Why should a study on HIV and hepatitis C co-infection go to waste? Patients often need to be treated for both. But research peers say the study is irrelevant. Either way, hep C can be cured.
You would think that having HIV was complicated enough. If you are also infected with hepatitis C that would really complicate things - especially in treatment.
But a new study - which, it has to be said, has been roundly panned as "irrelevant" - has perhaps highlighted that co-infections in HIV patients are no longer as complicated as once thought.
You still can't cure HIV. But you can cure hep C.
And most significantly, you can cure hep C in HIV patients.
This is not the way doctors and researchers have traditionally seen the issue.
At the World AIDS conference in Melbourne "there is a lot of talk about how to treat people co-infected with HIV and hepatitis C," says Philippa Easterbrook of the World Health Organization's Global Hepatitis Programme.
Doctors have tended to worry that the antiretroviral drugs used in HIV treatments may affect a patient's liver and therefore worsen a hepatitis C infection. As a result, says Easterbrook, doctors and researchers used to handle co-infected patients different from patients who only had hepatitis C.
But that may be a thing of the past.
"The clear message emerging at this conference is that having HIV doesn't make a lot of difference to the response of hepatitis C treatment," Easterbrook says.
A dangerous combination
Between four and five million people worldwide are co-infected with HIV and hepatitis C. Patients are often drug addicts - or former drug addicts - who contracted both diseases via contaminated syringes.
In patients with HIV, the liver destruction caused by hepatitis C progresses faster than in other patients. This is because the patient's immune system is weaker than normal. If untreated, it could result in a life-threatening liver cirrhosis.
"Hepatitis C patients are usually at risk of developing liver cirrhosis after twenty to thirty years," says Hartwig Klinker, a doctor at the Centre for Infectious Diseases at University Hospital Würzburg. "But HIV co-infected patients develop liver cirrhosis on average ten to fifteen years earlier."
So the first thing that any co-infected patient receives is antiretroviral drugs to stop the HIV from multiplying.
"HIV is the most important infection to get under control," says Easterbrook. "And that can also help against hepatitis C."
In a study published in "Science Translational Medicine", researchers say antiretroviral drugs used in HIV treatment have a direct effect on the hepatitis C virus.

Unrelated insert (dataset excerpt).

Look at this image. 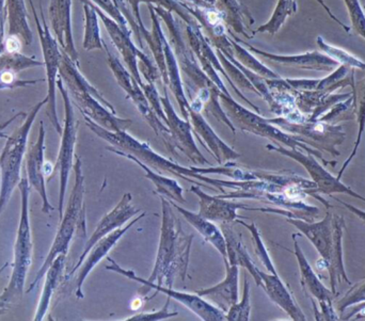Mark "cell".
<instances>
[{"mask_svg":"<svg viewBox=\"0 0 365 321\" xmlns=\"http://www.w3.org/2000/svg\"><path fill=\"white\" fill-rule=\"evenodd\" d=\"M250 284L245 275L244 293L240 302L235 303L230 307L225 313V320L229 321H249L250 320Z\"/></svg>","mask_w":365,"mask_h":321,"instance_id":"37","label":"cell"},{"mask_svg":"<svg viewBox=\"0 0 365 321\" xmlns=\"http://www.w3.org/2000/svg\"><path fill=\"white\" fill-rule=\"evenodd\" d=\"M61 53L60 77L66 83V90L74 98L81 112L110 132L128 130L133 124L132 120L115 117V108L88 83L77 68L76 63L66 53Z\"/></svg>","mask_w":365,"mask_h":321,"instance_id":"3","label":"cell"},{"mask_svg":"<svg viewBox=\"0 0 365 321\" xmlns=\"http://www.w3.org/2000/svg\"><path fill=\"white\" fill-rule=\"evenodd\" d=\"M259 277H261L262 283H263V290L268 295L270 299L280 307L283 311L287 312L292 320H306L304 313L300 311L299 307L295 303L291 293L285 288L278 273H265L259 270Z\"/></svg>","mask_w":365,"mask_h":321,"instance_id":"27","label":"cell"},{"mask_svg":"<svg viewBox=\"0 0 365 321\" xmlns=\"http://www.w3.org/2000/svg\"><path fill=\"white\" fill-rule=\"evenodd\" d=\"M86 124L88 127L98 135L101 139L110 143L113 147L121 149V151L128 152L132 154L135 157L145 162L148 166L152 168L158 169V170L167 171L175 177L186 179L189 183L197 184L200 187H214L220 190L225 194V188H229L232 190H259L263 188V181H222V179H210L206 175L197 173L193 168H186L177 162H171L167 158L163 157L160 154L155 153L151 149L150 144L141 141L137 140L134 137L130 136L123 132H110L106 128L98 125L96 122L92 121L87 115H83Z\"/></svg>","mask_w":365,"mask_h":321,"instance_id":"1","label":"cell"},{"mask_svg":"<svg viewBox=\"0 0 365 321\" xmlns=\"http://www.w3.org/2000/svg\"><path fill=\"white\" fill-rule=\"evenodd\" d=\"M169 305H170V298L168 297L166 305L162 310L158 312H150V313H140L132 317L126 318V321H158L168 320V318L175 317L179 315L178 312L169 311Z\"/></svg>","mask_w":365,"mask_h":321,"instance_id":"41","label":"cell"},{"mask_svg":"<svg viewBox=\"0 0 365 321\" xmlns=\"http://www.w3.org/2000/svg\"><path fill=\"white\" fill-rule=\"evenodd\" d=\"M92 2L96 4L100 9H103L109 17H113V21H117L119 23L120 27L124 30V31L132 33V29L128 28V21L124 17L123 13L119 10L115 2L113 0H92Z\"/></svg>","mask_w":365,"mask_h":321,"instance_id":"40","label":"cell"},{"mask_svg":"<svg viewBox=\"0 0 365 321\" xmlns=\"http://www.w3.org/2000/svg\"><path fill=\"white\" fill-rule=\"evenodd\" d=\"M297 10L298 4L296 0H278V4H277L276 9H274L269 21L257 28L255 31H253V33L268 32L272 36H274L282 27L287 17L295 14Z\"/></svg>","mask_w":365,"mask_h":321,"instance_id":"32","label":"cell"},{"mask_svg":"<svg viewBox=\"0 0 365 321\" xmlns=\"http://www.w3.org/2000/svg\"><path fill=\"white\" fill-rule=\"evenodd\" d=\"M245 45L257 55L267 58V59L278 62V63L284 64V65L295 66V68H304V70H319V72H332L339 66L334 60L321 51H310V53H302V55H276V53L259 51L247 43H245Z\"/></svg>","mask_w":365,"mask_h":321,"instance_id":"21","label":"cell"},{"mask_svg":"<svg viewBox=\"0 0 365 321\" xmlns=\"http://www.w3.org/2000/svg\"><path fill=\"white\" fill-rule=\"evenodd\" d=\"M42 65H44V62L38 61L34 56L27 57L19 51L9 53L4 51L0 53V75L6 72L19 75L21 70Z\"/></svg>","mask_w":365,"mask_h":321,"instance_id":"33","label":"cell"},{"mask_svg":"<svg viewBox=\"0 0 365 321\" xmlns=\"http://www.w3.org/2000/svg\"><path fill=\"white\" fill-rule=\"evenodd\" d=\"M336 201H340V200H338V199H336ZM340 202H341V201H340ZM341 203H343V204H344L345 206L347 207V209H351V211H354V213H355L356 215L359 216V217L361 218V219H364L365 221L364 211H360V209H355V207L351 206V205L346 204V203H344V202H341Z\"/></svg>","mask_w":365,"mask_h":321,"instance_id":"47","label":"cell"},{"mask_svg":"<svg viewBox=\"0 0 365 321\" xmlns=\"http://www.w3.org/2000/svg\"><path fill=\"white\" fill-rule=\"evenodd\" d=\"M73 170L75 172V183L71 192L70 200H68V206H66V213L63 217L60 220V226L58 228L57 235L55 241L51 246V251L47 254L46 260L44 264L41 267L40 270L36 273V279L30 284L26 294H30L36 290V286L40 283L42 278L44 277L49 267L53 264L60 254L66 256L68 248H70L71 241H72L74 235H78L81 238L87 236V219H86V206L83 203V196H85V177L81 169V159L79 156L75 155V164H73Z\"/></svg>","mask_w":365,"mask_h":321,"instance_id":"4","label":"cell"},{"mask_svg":"<svg viewBox=\"0 0 365 321\" xmlns=\"http://www.w3.org/2000/svg\"><path fill=\"white\" fill-rule=\"evenodd\" d=\"M83 2L86 16L85 38L83 48L86 51L92 49H104V42L101 38L100 27H98V13L96 6L89 0H81Z\"/></svg>","mask_w":365,"mask_h":321,"instance_id":"31","label":"cell"},{"mask_svg":"<svg viewBox=\"0 0 365 321\" xmlns=\"http://www.w3.org/2000/svg\"><path fill=\"white\" fill-rule=\"evenodd\" d=\"M162 202V230L160 247L151 277L147 281L173 288L178 277L184 281L188 270L193 235L182 231L181 220L175 215L170 200L160 196Z\"/></svg>","mask_w":365,"mask_h":321,"instance_id":"2","label":"cell"},{"mask_svg":"<svg viewBox=\"0 0 365 321\" xmlns=\"http://www.w3.org/2000/svg\"><path fill=\"white\" fill-rule=\"evenodd\" d=\"M107 53H108V64L110 66L111 70L115 74V79L119 83L120 87L128 93V98L134 102L135 106L138 108L139 112L143 115V117L147 120L148 123L151 125L155 132L156 136L162 139L163 142L167 147V149L171 154H175L177 149H175V142H173V136H171L170 130L168 126L163 122V120L156 115L154 109L150 105L145 92L141 89L140 85L137 83L136 79L134 78L132 74L124 68L123 64L118 59L117 56L113 55L109 51L108 47L105 45Z\"/></svg>","mask_w":365,"mask_h":321,"instance_id":"8","label":"cell"},{"mask_svg":"<svg viewBox=\"0 0 365 321\" xmlns=\"http://www.w3.org/2000/svg\"><path fill=\"white\" fill-rule=\"evenodd\" d=\"M94 6H96V13H98V16L101 17L103 23H104L113 44L115 45L118 51L121 53L128 70H130V74L134 76L137 83L140 85V87H143V83L141 80L140 73H139L138 68L139 61L140 62L141 73H143L147 83H155V81L160 78V73H158V68L153 65L149 57L133 44L132 40H130V34L132 33L124 31L117 21H113L108 15L103 12L102 9L98 8L96 4H94Z\"/></svg>","mask_w":365,"mask_h":321,"instance_id":"10","label":"cell"},{"mask_svg":"<svg viewBox=\"0 0 365 321\" xmlns=\"http://www.w3.org/2000/svg\"><path fill=\"white\" fill-rule=\"evenodd\" d=\"M6 267H9L8 263H6V264H4V266L0 267V275H1L2 271H4V269L6 268Z\"/></svg>","mask_w":365,"mask_h":321,"instance_id":"48","label":"cell"},{"mask_svg":"<svg viewBox=\"0 0 365 321\" xmlns=\"http://www.w3.org/2000/svg\"><path fill=\"white\" fill-rule=\"evenodd\" d=\"M317 2H319V4H321L322 6H323L324 9H325L326 12H327V14L329 15L330 19H334V21H336V23H338L339 26H341V27L344 29V31L346 32H351V28L349 27V26L345 25L343 21H341L340 19H338V17L336 16V15L334 14V12H332L331 10H330L329 6H327V4H325V1L324 0H317Z\"/></svg>","mask_w":365,"mask_h":321,"instance_id":"45","label":"cell"},{"mask_svg":"<svg viewBox=\"0 0 365 321\" xmlns=\"http://www.w3.org/2000/svg\"><path fill=\"white\" fill-rule=\"evenodd\" d=\"M355 31L365 40V12L359 0H344Z\"/></svg>","mask_w":365,"mask_h":321,"instance_id":"39","label":"cell"},{"mask_svg":"<svg viewBox=\"0 0 365 321\" xmlns=\"http://www.w3.org/2000/svg\"><path fill=\"white\" fill-rule=\"evenodd\" d=\"M106 149L107 151L111 152V153L115 154V155L128 158V159L132 160L133 162L138 164V166L145 171V177L154 184L160 196H164L165 198L168 199V200L173 201V202L180 203V204L186 203V200H185L184 196H182V186L180 185L175 179H169V177L154 172L148 164L141 162L138 158L135 157L132 154L128 153V152L121 151V149H117V147H113V145L107 147Z\"/></svg>","mask_w":365,"mask_h":321,"instance_id":"26","label":"cell"},{"mask_svg":"<svg viewBox=\"0 0 365 321\" xmlns=\"http://www.w3.org/2000/svg\"><path fill=\"white\" fill-rule=\"evenodd\" d=\"M219 100H220L221 106L225 108V110H227L225 112L227 113V117H230L231 122H235L240 130L270 139L276 143L289 145L291 149H297L298 147H302L312 155L317 153L310 147L302 144L295 137L289 136L282 130H278L274 124L270 123L269 120L264 119L257 113L252 112L245 107L240 106L231 98V94L220 92Z\"/></svg>","mask_w":365,"mask_h":321,"instance_id":"7","label":"cell"},{"mask_svg":"<svg viewBox=\"0 0 365 321\" xmlns=\"http://www.w3.org/2000/svg\"><path fill=\"white\" fill-rule=\"evenodd\" d=\"M108 262L110 263V265L106 267L107 270L119 273V275H124V277L128 278V279L133 280V281L140 282L143 288L139 290V294L143 295V296L148 294V290H154L158 293L167 295L170 299H175V301L181 303L182 305L190 310L191 312H193L202 320H225V312L221 311L220 309L210 303V301L197 296V294H187V293L173 290V288L158 285V284L152 283V282L147 281V280L143 279V278L137 277L134 271L125 270V269L122 268L113 258H108Z\"/></svg>","mask_w":365,"mask_h":321,"instance_id":"12","label":"cell"},{"mask_svg":"<svg viewBox=\"0 0 365 321\" xmlns=\"http://www.w3.org/2000/svg\"><path fill=\"white\" fill-rule=\"evenodd\" d=\"M19 190L21 194V218L14 245V260L11 265L12 275L9 285L0 295V310L4 311H6L13 302L23 297L26 277L32 263L34 243L29 219V196L31 188L28 183L27 177H21Z\"/></svg>","mask_w":365,"mask_h":321,"instance_id":"5","label":"cell"},{"mask_svg":"<svg viewBox=\"0 0 365 321\" xmlns=\"http://www.w3.org/2000/svg\"><path fill=\"white\" fill-rule=\"evenodd\" d=\"M230 42H231L232 49H233V55L235 53L236 57L240 60V63H244L245 65L248 66V68H250V70H252L253 73L263 77V78H281L278 74L272 72L267 66L264 65L259 60L252 57L246 49L242 48L237 43L234 42V40H230Z\"/></svg>","mask_w":365,"mask_h":321,"instance_id":"36","label":"cell"},{"mask_svg":"<svg viewBox=\"0 0 365 321\" xmlns=\"http://www.w3.org/2000/svg\"><path fill=\"white\" fill-rule=\"evenodd\" d=\"M175 209H177L182 217L186 219V221L190 224L191 226L195 228V231L200 233L204 241L206 243H210L219 253L222 256L223 262H225V267H229L230 264L227 262V243H225V236H223L222 231L219 228L216 224L210 220L205 219L202 217L199 214L192 213V211H187L182 209L180 205L175 204V202L170 201Z\"/></svg>","mask_w":365,"mask_h":321,"instance_id":"25","label":"cell"},{"mask_svg":"<svg viewBox=\"0 0 365 321\" xmlns=\"http://www.w3.org/2000/svg\"><path fill=\"white\" fill-rule=\"evenodd\" d=\"M66 256L60 254L53 261L48 270L45 273V284L43 288L42 295H41L40 301H38V309H36L34 321H40L46 315L47 311L51 305V297L55 293L56 288L59 285L60 278L63 273L64 266H66Z\"/></svg>","mask_w":365,"mask_h":321,"instance_id":"30","label":"cell"},{"mask_svg":"<svg viewBox=\"0 0 365 321\" xmlns=\"http://www.w3.org/2000/svg\"><path fill=\"white\" fill-rule=\"evenodd\" d=\"M48 98H45L42 102H38L26 117L25 122L19 130H15L6 139V145L0 155V215L10 202L11 196L15 188L19 187L21 181V164L25 157L26 147H27L28 136L32 124L38 115V111L43 106L47 105Z\"/></svg>","mask_w":365,"mask_h":321,"instance_id":"6","label":"cell"},{"mask_svg":"<svg viewBox=\"0 0 365 321\" xmlns=\"http://www.w3.org/2000/svg\"><path fill=\"white\" fill-rule=\"evenodd\" d=\"M31 6L32 12H34V21H36V29H38V36H40L41 46H42L43 56H44L45 70H46L47 80V102L46 115L51 125L55 128L56 132L62 135V130L59 123V117L57 115V105H56V87H57L58 75H59L60 62H61L62 53L59 51V44L57 40L51 36L49 31L48 26L43 14L42 6H41V17H42V23L36 14L32 0H29Z\"/></svg>","mask_w":365,"mask_h":321,"instance_id":"9","label":"cell"},{"mask_svg":"<svg viewBox=\"0 0 365 321\" xmlns=\"http://www.w3.org/2000/svg\"><path fill=\"white\" fill-rule=\"evenodd\" d=\"M294 246H295V254L299 263L300 273H302V284L304 290L310 292L313 296L317 297L321 303L325 320H336V314L332 310V293H330L323 284L317 279L313 269L309 265L308 261L304 258L299 245H298L296 234L293 235Z\"/></svg>","mask_w":365,"mask_h":321,"instance_id":"23","label":"cell"},{"mask_svg":"<svg viewBox=\"0 0 365 321\" xmlns=\"http://www.w3.org/2000/svg\"><path fill=\"white\" fill-rule=\"evenodd\" d=\"M57 87L61 93L64 102V127L62 130L61 145H60L59 154H58L56 169L59 170L60 187H59V219L63 217L64 199H66V188H68V177L72 170L73 159L75 157V144L77 139V127L78 122L75 117L74 109L68 90L64 88L63 80L58 75Z\"/></svg>","mask_w":365,"mask_h":321,"instance_id":"11","label":"cell"},{"mask_svg":"<svg viewBox=\"0 0 365 321\" xmlns=\"http://www.w3.org/2000/svg\"><path fill=\"white\" fill-rule=\"evenodd\" d=\"M236 223L240 226H245L250 231L251 235H252L253 241H255V251H257V256L261 258L262 263L264 266L267 269L268 273H277L276 269H274V264H272V260H270L269 254H268L267 249H266L265 245H264L263 241L261 238V234H259V228H257L255 223L251 222L250 224L246 223L242 220H236Z\"/></svg>","mask_w":365,"mask_h":321,"instance_id":"38","label":"cell"},{"mask_svg":"<svg viewBox=\"0 0 365 321\" xmlns=\"http://www.w3.org/2000/svg\"><path fill=\"white\" fill-rule=\"evenodd\" d=\"M317 43L322 53L331 58L339 65L347 66V68H351V70H357V68L358 70H365V62L360 60L359 58L351 55L345 49L341 48V47L328 44L324 40L323 36H317Z\"/></svg>","mask_w":365,"mask_h":321,"instance_id":"34","label":"cell"},{"mask_svg":"<svg viewBox=\"0 0 365 321\" xmlns=\"http://www.w3.org/2000/svg\"><path fill=\"white\" fill-rule=\"evenodd\" d=\"M147 216V213H143L140 216L136 218V219L130 221V223L126 224L125 226H122V228H117V230L111 232L110 234L107 235V236L103 237L101 241H98V243L94 245V247L92 248L91 251L88 254L87 258L83 261V265H81V268L78 269V275H77V281H76V297L78 299H83L85 295L83 293V283H85L86 279H87L89 273L96 268V265L101 262V261L104 260L107 256H108L110 250L117 245L118 241L122 238V236L128 233V231L132 228L134 224H136L137 222L140 221L143 218H145Z\"/></svg>","mask_w":365,"mask_h":321,"instance_id":"17","label":"cell"},{"mask_svg":"<svg viewBox=\"0 0 365 321\" xmlns=\"http://www.w3.org/2000/svg\"><path fill=\"white\" fill-rule=\"evenodd\" d=\"M225 269H227V277L221 283L205 290H197L195 294L202 298L207 299L210 303L227 313L232 305L238 302L240 267L229 266L225 267Z\"/></svg>","mask_w":365,"mask_h":321,"instance_id":"22","label":"cell"},{"mask_svg":"<svg viewBox=\"0 0 365 321\" xmlns=\"http://www.w3.org/2000/svg\"><path fill=\"white\" fill-rule=\"evenodd\" d=\"M6 19L9 23V36L19 38L24 44L30 46L34 34L27 21L25 0H6Z\"/></svg>","mask_w":365,"mask_h":321,"instance_id":"28","label":"cell"},{"mask_svg":"<svg viewBox=\"0 0 365 321\" xmlns=\"http://www.w3.org/2000/svg\"><path fill=\"white\" fill-rule=\"evenodd\" d=\"M221 231L227 243V262L230 266L244 267L252 275L257 285L259 288H263V283L259 275V269L255 266L248 250L246 249V246L242 243V235L234 231L231 223L221 224Z\"/></svg>","mask_w":365,"mask_h":321,"instance_id":"24","label":"cell"},{"mask_svg":"<svg viewBox=\"0 0 365 321\" xmlns=\"http://www.w3.org/2000/svg\"><path fill=\"white\" fill-rule=\"evenodd\" d=\"M163 46H164L165 58H166L168 87H170L171 91L173 92L175 98H177L182 117H184L185 120L189 121V110L191 108L188 100H187L186 95H185L184 90H182V81L181 74H180L179 64H178L177 58H175L173 48H171L169 43L167 42L164 34H163Z\"/></svg>","mask_w":365,"mask_h":321,"instance_id":"29","label":"cell"},{"mask_svg":"<svg viewBox=\"0 0 365 321\" xmlns=\"http://www.w3.org/2000/svg\"><path fill=\"white\" fill-rule=\"evenodd\" d=\"M71 6L72 0H51L49 17L56 34V40L61 47V51L66 53L77 64L78 53L73 40Z\"/></svg>","mask_w":365,"mask_h":321,"instance_id":"20","label":"cell"},{"mask_svg":"<svg viewBox=\"0 0 365 321\" xmlns=\"http://www.w3.org/2000/svg\"><path fill=\"white\" fill-rule=\"evenodd\" d=\"M132 201V194H124L121 200H120V202L115 205V209H111L108 214L104 216V218L101 220L100 223L96 226V231H94L92 236L90 237L87 243H86L85 249H83V252L81 253L78 262L75 265L72 271L68 273L66 279H70V278L74 275L75 273L81 268L83 261H85L89 252L91 251L92 248L94 247V245H96L98 241H101L103 237L110 234L111 232L117 230V228H122L128 220L132 219L133 217H135V216L140 213V209H136V207L133 205Z\"/></svg>","mask_w":365,"mask_h":321,"instance_id":"14","label":"cell"},{"mask_svg":"<svg viewBox=\"0 0 365 321\" xmlns=\"http://www.w3.org/2000/svg\"><path fill=\"white\" fill-rule=\"evenodd\" d=\"M130 6H132L133 15H134L135 19H136L137 23H138L139 28H140V33L141 36H143V40H147L150 36H151V32L148 31L145 29V25H143V19H141L140 12H139V4L141 2H145V4H153V0H128Z\"/></svg>","mask_w":365,"mask_h":321,"instance_id":"43","label":"cell"},{"mask_svg":"<svg viewBox=\"0 0 365 321\" xmlns=\"http://www.w3.org/2000/svg\"><path fill=\"white\" fill-rule=\"evenodd\" d=\"M353 290V292L349 293L347 296H345L343 300L339 302L338 307L341 312L344 311L347 307L354 305V303H359L361 302V301H365V282L360 286L357 285L356 290Z\"/></svg>","mask_w":365,"mask_h":321,"instance_id":"42","label":"cell"},{"mask_svg":"<svg viewBox=\"0 0 365 321\" xmlns=\"http://www.w3.org/2000/svg\"><path fill=\"white\" fill-rule=\"evenodd\" d=\"M21 115H25V113L19 112V115H14V117H11V119L9 120L8 122H6V123L1 124V125H0V138L8 139V135L4 134V128L8 127V126L10 125V124L12 123V122L14 121L15 119H17V117H21Z\"/></svg>","mask_w":365,"mask_h":321,"instance_id":"46","label":"cell"},{"mask_svg":"<svg viewBox=\"0 0 365 321\" xmlns=\"http://www.w3.org/2000/svg\"><path fill=\"white\" fill-rule=\"evenodd\" d=\"M266 149L269 151L278 152L282 155L287 156V157L293 158V159L299 162L304 168L309 171L313 181L317 185V191L325 192V194H332V192H346V194H351L355 198L361 199L365 201V199L361 198L359 194H356L355 192L351 191L349 187H345L344 185L339 181L338 179H334L327 171L324 170L319 166V162L311 157V156H306L304 154L300 153L298 149H287L285 147H281L280 144H268Z\"/></svg>","mask_w":365,"mask_h":321,"instance_id":"16","label":"cell"},{"mask_svg":"<svg viewBox=\"0 0 365 321\" xmlns=\"http://www.w3.org/2000/svg\"><path fill=\"white\" fill-rule=\"evenodd\" d=\"M160 102L167 117L166 125L170 130L175 149H181L189 159L192 160L193 164L203 167L210 166L208 160L197 149V143L193 139L190 121L182 120L175 112L169 98L167 85L164 87V96H160Z\"/></svg>","mask_w":365,"mask_h":321,"instance_id":"13","label":"cell"},{"mask_svg":"<svg viewBox=\"0 0 365 321\" xmlns=\"http://www.w3.org/2000/svg\"><path fill=\"white\" fill-rule=\"evenodd\" d=\"M189 191L199 198V215L210 221L232 223L235 222L237 218H242L237 215L238 209H249V207L242 203H236L230 199L221 198L220 196H210L204 192L200 186H192Z\"/></svg>","mask_w":365,"mask_h":321,"instance_id":"18","label":"cell"},{"mask_svg":"<svg viewBox=\"0 0 365 321\" xmlns=\"http://www.w3.org/2000/svg\"><path fill=\"white\" fill-rule=\"evenodd\" d=\"M45 128L41 122L38 136L36 142L28 145L26 154V170H27L28 183L34 188L42 199V211L49 215L53 211V206L48 201L46 191V181L44 172Z\"/></svg>","mask_w":365,"mask_h":321,"instance_id":"15","label":"cell"},{"mask_svg":"<svg viewBox=\"0 0 365 321\" xmlns=\"http://www.w3.org/2000/svg\"><path fill=\"white\" fill-rule=\"evenodd\" d=\"M6 0H0V53L4 51V23H6Z\"/></svg>","mask_w":365,"mask_h":321,"instance_id":"44","label":"cell"},{"mask_svg":"<svg viewBox=\"0 0 365 321\" xmlns=\"http://www.w3.org/2000/svg\"><path fill=\"white\" fill-rule=\"evenodd\" d=\"M189 121L195 137H197L201 144L214 155L218 164H227L240 157L237 152L223 142L216 132L210 127V124L202 117L201 112L189 110Z\"/></svg>","mask_w":365,"mask_h":321,"instance_id":"19","label":"cell"},{"mask_svg":"<svg viewBox=\"0 0 365 321\" xmlns=\"http://www.w3.org/2000/svg\"><path fill=\"white\" fill-rule=\"evenodd\" d=\"M353 93H354V102H355V107H358V122H359V134H358V140L356 142L355 149H354L353 154L351 157L346 160L344 167H343L342 171L339 174L338 179H340L342 177L343 172H344L346 167L349 166V162L353 159L354 156L356 155V151H357L358 145H359L360 140H361L362 132H364L365 126V77L364 79L359 81H355V85H353Z\"/></svg>","mask_w":365,"mask_h":321,"instance_id":"35","label":"cell"}]
</instances>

To kill two viruses with one stone
Kenneth Sherman and his colleagues at the University of Cincinnati studied 17 patients, carrying both infections, and who received HIV antiretroviral drug therapies.

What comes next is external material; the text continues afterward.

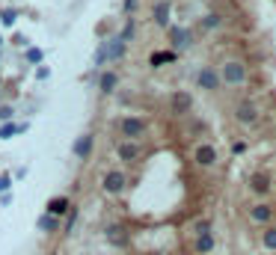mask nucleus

Sherman and the team found that, over time, the concentration of the hepatitis C in the blood dropped. HIV drugs seemed to stop the virus from multiplying, the researchers say.

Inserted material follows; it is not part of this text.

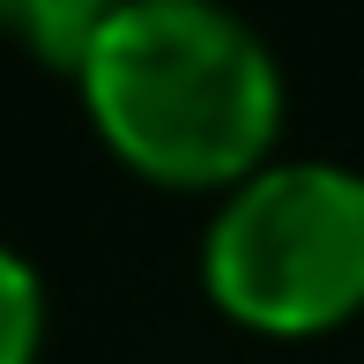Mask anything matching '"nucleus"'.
<instances>
[{"instance_id":"f257e3e1","label":"nucleus","mask_w":364,"mask_h":364,"mask_svg":"<svg viewBox=\"0 0 364 364\" xmlns=\"http://www.w3.org/2000/svg\"><path fill=\"white\" fill-rule=\"evenodd\" d=\"M75 82L105 149L156 186L230 193L260 164H275L283 68L253 23L208 0L105 8V30Z\"/></svg>"},{"instance_id":"f03ea898","label":"nucleus","mask_w":364,"mask_h":364,"mask_svg":"<svg viewBox=\"0 0 364 364\" xmlns=\"http://www.w3.org/2000/svg\"><path fill=\"white\" fill-rule=\"evenodd\" d=\"M201 283L253 335H327L364 312V171L327 156L260 164L223 193Z\"/></svg>"},{"instance_id":"7ed1b4c3","label":"nucleus","mask_w":364,"mask_h":364,"mask_svg":"<svg viewBox=\"0 0 364 364\" xmlns=\"http://www.w3.org/2000/svg\"><path fill=\"white\" fill-rule=\"evenodd\" d=\"M0 23L30 45V60H45L60 75H82L97 30H105V8L97 0H15V8H0Z\"/></svg>"},{"instance_id":"20e7f679","label":"nucleus","mask_w":364,"mask_h":364,"mask_svg":"<svg viewBox=\"0 0 364 364\" xmlns=\"http://www.w3.org/2000/svg\"><path fill=\"white\" fill-rule=\"evenodd\" d=\"M45 342V283L15 245H0V364H30Z\"/></svg>"}]
</instances>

"Epidemiologic studies have long suggested that patients with hepatitis C and HIV have less liver disease over time if treated, but it was unclear why," lead author Kenneth Sherman told DW. Sherman says the reason seems to be that antiretroviral drugs decrease liver inflammation and reduce the hepatitis C virus.
"Our data suggest that the positive effect on hepatitis C viral load reduction and the decreased hepatic inflammation means an early antiretroviral intervention in those with HIV and hepatitis C is mandatory," says Sherman.
However, the research has met little enthusiasm.
Other HIV researchers have confirmed to us that studies have already shown that the number of hepatitis C viruses in a patient drops when they are treated with antiretrovirals.
In fact, some told us they were astonished to find that this study had made it into such a respected journal.
"This study is interesting for knowledge-based research," says Klinker, "but it's not really relevant for treating patients."
Klinker says it is already a "clinical daily routine" to administer antiretroviral drugs in early phases to co-infected patients.
The WHO's Easterbrook agrees. She adds: "The study is of less interest now that newer and more effective hepatitis C treatments have become available."
Heiner Wedemeyer, a doctor and researcher at the Hannover medical school, says however, "the findings are interesting for low-income countries which only have limited access to new hepatitis C drugs. They favor an early HIV therapy."
New drugs cure hepatitis C
In contrast to HIV, hepatitis C can now be completely cured.
Therapy used to take a long time. It used to cause a lot of side effects and didn't have the best success rates, Klinker says. And if a patient also had HIV, success rates fell further.
But hepatitis C treatment "has been revolutionized in the past few months."
Two new hepatitis C drugs - Sofosbuvir and Simeprevir - have come on the market this year so far. Klinker says yet more have been announced for release later in the year.
"With these drugs we can cure hepatitis C with up to 90 percent success in 12 to 24 weeks," Klinker says. And the drugs work the same in HIV patients, so "co-infected patients are no longer treated any different."